PyData London 2022

“Off with their I/Os!” - or how to contain madness by isolating your code
06-18, 11:00–11:45 (Europe/London), Tower Suite 3

Engulfed in a tedious refactoring of your code, you’re adding the 7th layer of mocks to a test when you realise something must have gone wrong somewhere, but what ? You’ve written readable code, split into functions and classes to avoid long chunks of code, and yet, every time, you end up with hardly testable code, a test suite that runs for hours, functions with seventeen arguments, and you wonder if it’s you mocking the code or the code mocking you.

Follow the white rabbit with me to learn about usual problems of code organization and I/O architecture, and some tricks on how to handle I/Os and dependencies isolation. We might encounter a bit of SOLID advice, and maybe even a nice hat!


The intended audience is intermediate to senior data scientists, who have already, or will soon encounter problems with testing, maintaining or expanding a growing codebase.

This talk will help you understand the benefits of good architecture, with a focus on isolating your I/O (inputs/ outputs) and other third-party dependencies, and guide through how to achieve it in practice, from simpler to more complex cases. I will present good practices coming from software engineering, with a focus on applying them to a data science context.

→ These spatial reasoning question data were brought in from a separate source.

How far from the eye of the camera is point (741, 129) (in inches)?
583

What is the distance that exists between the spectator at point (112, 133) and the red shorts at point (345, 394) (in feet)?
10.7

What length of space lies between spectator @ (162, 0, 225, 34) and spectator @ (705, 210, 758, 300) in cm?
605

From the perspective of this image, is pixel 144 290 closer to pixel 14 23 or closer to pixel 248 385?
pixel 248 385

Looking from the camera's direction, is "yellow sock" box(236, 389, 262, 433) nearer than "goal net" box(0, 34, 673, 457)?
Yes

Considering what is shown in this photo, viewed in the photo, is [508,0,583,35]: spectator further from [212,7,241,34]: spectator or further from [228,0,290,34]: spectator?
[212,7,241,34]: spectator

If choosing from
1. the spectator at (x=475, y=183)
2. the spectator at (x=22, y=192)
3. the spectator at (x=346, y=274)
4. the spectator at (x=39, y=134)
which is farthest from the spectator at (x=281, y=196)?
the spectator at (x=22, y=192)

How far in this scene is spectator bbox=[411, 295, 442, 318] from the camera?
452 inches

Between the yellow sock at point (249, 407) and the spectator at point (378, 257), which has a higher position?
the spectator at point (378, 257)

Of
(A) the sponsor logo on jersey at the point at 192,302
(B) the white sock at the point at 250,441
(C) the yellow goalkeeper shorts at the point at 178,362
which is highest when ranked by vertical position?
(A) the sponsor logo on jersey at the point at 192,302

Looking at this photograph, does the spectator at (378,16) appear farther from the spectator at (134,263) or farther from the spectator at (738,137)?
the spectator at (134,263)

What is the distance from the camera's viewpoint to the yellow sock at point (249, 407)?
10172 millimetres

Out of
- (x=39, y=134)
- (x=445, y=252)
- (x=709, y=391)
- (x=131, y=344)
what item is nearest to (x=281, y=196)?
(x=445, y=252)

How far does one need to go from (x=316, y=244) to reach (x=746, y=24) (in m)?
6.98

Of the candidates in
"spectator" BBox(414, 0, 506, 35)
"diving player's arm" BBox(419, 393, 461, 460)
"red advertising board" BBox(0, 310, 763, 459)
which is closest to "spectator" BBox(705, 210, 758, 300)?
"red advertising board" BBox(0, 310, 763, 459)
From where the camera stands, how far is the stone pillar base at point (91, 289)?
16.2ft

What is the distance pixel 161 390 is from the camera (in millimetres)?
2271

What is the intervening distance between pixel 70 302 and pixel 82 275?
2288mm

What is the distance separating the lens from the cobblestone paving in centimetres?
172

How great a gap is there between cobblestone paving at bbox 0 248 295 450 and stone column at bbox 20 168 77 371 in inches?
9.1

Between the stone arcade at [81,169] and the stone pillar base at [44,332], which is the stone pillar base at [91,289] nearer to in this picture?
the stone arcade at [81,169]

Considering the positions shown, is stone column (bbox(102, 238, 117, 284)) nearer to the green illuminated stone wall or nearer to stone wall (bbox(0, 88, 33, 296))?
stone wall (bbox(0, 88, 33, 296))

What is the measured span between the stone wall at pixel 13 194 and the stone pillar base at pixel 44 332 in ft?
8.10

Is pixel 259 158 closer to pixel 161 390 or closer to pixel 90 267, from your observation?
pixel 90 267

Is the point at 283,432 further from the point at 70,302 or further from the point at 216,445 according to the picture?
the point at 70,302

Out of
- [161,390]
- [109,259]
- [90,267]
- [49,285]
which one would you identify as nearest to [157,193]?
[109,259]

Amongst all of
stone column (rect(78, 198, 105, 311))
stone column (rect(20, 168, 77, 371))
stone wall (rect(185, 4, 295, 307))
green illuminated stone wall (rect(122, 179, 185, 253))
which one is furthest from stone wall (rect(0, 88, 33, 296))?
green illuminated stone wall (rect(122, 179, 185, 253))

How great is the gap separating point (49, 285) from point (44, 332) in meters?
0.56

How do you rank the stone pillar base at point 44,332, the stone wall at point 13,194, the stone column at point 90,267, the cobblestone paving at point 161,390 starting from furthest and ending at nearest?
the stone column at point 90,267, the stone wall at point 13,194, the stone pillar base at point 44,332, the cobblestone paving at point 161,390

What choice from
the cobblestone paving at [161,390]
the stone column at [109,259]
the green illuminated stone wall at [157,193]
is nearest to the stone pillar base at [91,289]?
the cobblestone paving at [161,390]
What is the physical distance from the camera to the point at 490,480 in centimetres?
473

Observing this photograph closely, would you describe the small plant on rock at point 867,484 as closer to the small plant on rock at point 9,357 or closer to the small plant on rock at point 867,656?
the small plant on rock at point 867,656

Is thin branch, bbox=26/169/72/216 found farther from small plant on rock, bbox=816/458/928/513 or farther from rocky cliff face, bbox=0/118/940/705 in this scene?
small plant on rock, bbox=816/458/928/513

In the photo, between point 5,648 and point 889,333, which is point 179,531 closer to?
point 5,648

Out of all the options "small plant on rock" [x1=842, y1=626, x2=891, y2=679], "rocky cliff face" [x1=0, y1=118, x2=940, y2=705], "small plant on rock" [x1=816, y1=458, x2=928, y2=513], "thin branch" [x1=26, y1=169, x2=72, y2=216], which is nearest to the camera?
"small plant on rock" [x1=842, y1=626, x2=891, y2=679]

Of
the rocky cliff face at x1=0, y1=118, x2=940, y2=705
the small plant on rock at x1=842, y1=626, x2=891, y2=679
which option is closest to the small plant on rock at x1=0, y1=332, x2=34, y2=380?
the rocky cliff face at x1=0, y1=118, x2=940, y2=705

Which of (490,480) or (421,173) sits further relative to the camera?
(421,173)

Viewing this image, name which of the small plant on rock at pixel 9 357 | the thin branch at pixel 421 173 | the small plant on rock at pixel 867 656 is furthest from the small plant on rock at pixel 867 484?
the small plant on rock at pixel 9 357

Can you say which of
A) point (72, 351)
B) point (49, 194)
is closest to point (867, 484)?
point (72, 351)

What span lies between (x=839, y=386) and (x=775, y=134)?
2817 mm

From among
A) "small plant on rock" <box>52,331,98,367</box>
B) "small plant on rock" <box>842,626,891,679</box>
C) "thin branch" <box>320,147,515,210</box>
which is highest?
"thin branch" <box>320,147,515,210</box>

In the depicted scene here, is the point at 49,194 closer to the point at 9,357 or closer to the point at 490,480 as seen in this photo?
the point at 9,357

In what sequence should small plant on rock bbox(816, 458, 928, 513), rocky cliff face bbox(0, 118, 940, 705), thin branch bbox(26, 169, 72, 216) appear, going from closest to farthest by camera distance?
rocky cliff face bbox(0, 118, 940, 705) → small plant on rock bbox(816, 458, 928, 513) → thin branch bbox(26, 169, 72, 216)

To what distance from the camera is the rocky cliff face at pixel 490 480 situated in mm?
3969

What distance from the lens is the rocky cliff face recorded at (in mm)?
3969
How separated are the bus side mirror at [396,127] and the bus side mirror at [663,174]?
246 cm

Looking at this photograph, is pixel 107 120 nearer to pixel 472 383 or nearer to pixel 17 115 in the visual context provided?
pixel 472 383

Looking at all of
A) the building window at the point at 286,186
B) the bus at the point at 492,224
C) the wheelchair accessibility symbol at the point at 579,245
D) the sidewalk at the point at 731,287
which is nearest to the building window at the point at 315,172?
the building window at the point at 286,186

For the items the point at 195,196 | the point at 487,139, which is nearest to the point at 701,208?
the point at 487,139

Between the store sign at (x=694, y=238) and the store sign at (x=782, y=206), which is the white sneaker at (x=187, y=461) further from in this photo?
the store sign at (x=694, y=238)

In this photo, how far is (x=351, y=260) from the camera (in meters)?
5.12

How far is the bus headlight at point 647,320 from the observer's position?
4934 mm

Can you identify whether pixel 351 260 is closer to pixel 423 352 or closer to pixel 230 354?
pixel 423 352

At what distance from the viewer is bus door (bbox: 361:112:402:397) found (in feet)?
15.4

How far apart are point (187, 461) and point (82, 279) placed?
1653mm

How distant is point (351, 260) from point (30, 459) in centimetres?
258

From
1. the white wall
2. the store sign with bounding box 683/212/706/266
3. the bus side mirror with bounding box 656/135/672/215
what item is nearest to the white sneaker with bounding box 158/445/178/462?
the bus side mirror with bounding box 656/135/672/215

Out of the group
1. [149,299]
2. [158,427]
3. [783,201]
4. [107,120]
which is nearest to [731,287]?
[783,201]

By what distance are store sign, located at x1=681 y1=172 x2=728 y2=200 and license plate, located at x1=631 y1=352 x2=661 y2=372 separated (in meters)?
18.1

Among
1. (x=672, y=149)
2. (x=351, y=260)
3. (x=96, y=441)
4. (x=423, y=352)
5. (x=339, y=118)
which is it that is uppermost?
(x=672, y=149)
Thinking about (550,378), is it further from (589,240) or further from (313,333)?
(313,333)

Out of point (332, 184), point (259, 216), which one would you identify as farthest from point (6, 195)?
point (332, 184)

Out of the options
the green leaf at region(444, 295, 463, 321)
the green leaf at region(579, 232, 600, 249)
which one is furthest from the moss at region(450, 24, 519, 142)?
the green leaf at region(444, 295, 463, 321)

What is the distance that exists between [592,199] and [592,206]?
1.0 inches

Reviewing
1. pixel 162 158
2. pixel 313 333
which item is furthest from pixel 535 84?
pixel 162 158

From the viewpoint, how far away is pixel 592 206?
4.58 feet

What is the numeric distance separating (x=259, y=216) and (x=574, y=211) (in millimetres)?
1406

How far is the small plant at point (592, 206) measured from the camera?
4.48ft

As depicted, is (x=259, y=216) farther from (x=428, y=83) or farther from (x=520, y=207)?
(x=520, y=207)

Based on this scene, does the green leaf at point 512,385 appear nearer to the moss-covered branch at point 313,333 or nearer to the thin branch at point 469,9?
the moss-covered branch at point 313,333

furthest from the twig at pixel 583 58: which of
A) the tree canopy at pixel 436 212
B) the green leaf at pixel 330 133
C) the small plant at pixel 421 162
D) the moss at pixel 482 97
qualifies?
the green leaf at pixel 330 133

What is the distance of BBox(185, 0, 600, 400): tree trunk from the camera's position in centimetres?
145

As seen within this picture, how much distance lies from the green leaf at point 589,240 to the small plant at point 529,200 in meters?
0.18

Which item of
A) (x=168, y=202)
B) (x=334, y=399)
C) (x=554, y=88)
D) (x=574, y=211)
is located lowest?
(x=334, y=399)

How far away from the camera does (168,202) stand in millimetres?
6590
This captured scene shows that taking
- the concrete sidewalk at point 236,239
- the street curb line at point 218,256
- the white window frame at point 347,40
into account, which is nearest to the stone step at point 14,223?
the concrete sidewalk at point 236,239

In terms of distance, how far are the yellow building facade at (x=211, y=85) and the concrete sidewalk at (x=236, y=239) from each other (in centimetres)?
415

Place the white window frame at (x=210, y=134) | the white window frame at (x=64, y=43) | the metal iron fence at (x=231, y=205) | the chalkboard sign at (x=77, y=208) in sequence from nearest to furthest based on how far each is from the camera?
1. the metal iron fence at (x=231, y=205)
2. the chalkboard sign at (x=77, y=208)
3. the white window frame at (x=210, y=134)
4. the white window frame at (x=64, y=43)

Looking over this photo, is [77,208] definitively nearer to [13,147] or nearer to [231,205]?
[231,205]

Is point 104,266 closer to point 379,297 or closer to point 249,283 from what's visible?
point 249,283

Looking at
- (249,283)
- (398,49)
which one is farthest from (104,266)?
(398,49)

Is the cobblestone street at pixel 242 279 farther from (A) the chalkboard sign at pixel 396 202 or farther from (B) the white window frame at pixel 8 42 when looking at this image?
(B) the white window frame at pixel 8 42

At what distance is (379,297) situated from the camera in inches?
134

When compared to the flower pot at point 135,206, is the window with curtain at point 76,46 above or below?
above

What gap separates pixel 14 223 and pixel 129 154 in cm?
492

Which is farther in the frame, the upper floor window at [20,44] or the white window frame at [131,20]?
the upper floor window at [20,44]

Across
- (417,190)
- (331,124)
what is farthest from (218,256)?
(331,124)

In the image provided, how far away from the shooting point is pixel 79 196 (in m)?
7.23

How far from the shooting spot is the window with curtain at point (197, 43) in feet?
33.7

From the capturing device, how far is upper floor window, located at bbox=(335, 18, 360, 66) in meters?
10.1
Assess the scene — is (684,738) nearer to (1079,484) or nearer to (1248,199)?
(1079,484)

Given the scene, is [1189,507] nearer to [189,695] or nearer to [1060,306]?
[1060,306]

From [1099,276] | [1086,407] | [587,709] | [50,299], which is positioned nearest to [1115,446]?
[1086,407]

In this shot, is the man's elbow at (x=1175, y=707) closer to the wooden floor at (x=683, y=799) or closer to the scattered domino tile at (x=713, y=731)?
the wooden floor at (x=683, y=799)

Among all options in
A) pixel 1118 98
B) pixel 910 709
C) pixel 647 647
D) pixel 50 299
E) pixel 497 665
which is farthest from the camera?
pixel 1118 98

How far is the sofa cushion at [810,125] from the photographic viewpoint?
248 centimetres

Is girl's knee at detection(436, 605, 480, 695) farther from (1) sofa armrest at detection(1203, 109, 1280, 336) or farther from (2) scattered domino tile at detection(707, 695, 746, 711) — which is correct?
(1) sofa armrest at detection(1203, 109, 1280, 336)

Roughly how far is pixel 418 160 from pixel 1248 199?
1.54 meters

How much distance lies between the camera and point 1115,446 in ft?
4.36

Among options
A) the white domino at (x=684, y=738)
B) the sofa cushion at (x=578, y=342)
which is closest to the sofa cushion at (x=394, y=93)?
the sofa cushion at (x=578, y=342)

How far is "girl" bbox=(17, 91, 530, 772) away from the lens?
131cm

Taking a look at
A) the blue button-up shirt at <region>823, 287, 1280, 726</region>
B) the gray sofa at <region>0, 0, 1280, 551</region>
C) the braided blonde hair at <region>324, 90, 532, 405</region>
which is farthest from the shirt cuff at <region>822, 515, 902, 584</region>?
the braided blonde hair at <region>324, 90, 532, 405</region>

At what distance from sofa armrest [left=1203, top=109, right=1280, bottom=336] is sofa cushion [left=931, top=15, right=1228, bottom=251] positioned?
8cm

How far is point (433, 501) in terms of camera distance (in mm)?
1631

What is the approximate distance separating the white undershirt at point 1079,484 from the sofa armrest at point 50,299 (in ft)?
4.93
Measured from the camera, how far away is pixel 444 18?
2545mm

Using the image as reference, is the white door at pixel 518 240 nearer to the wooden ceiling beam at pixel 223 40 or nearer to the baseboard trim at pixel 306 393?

Outline: - (2 min) Intro - (4 min) Functional programming ideas - (6 min) Isolating I/O with a clean architecture (“onion” architecture) - (5 min) Benefits in terms of testing and maintainability - (8 min) How to isolate third-party dependencies using dependency injection and abstraction layers - (5 min) QA

I cannot promise that the Liskov substitution principle won’t be mentioned, but I will do my best to make it clear and understandable.


Prior Knowledge Expected

No previous knowledge expected

Sarah Diot-Girard has been working with Machine Learning since 2012 and she enjoys using data science tools to find solutions to practical problems. She is particularly interested in practical issues, both ethical and technical, coming from applying ML into real life. She gave talks about data privacy and algorithmic fairness, and software engineering best practices applied to data science.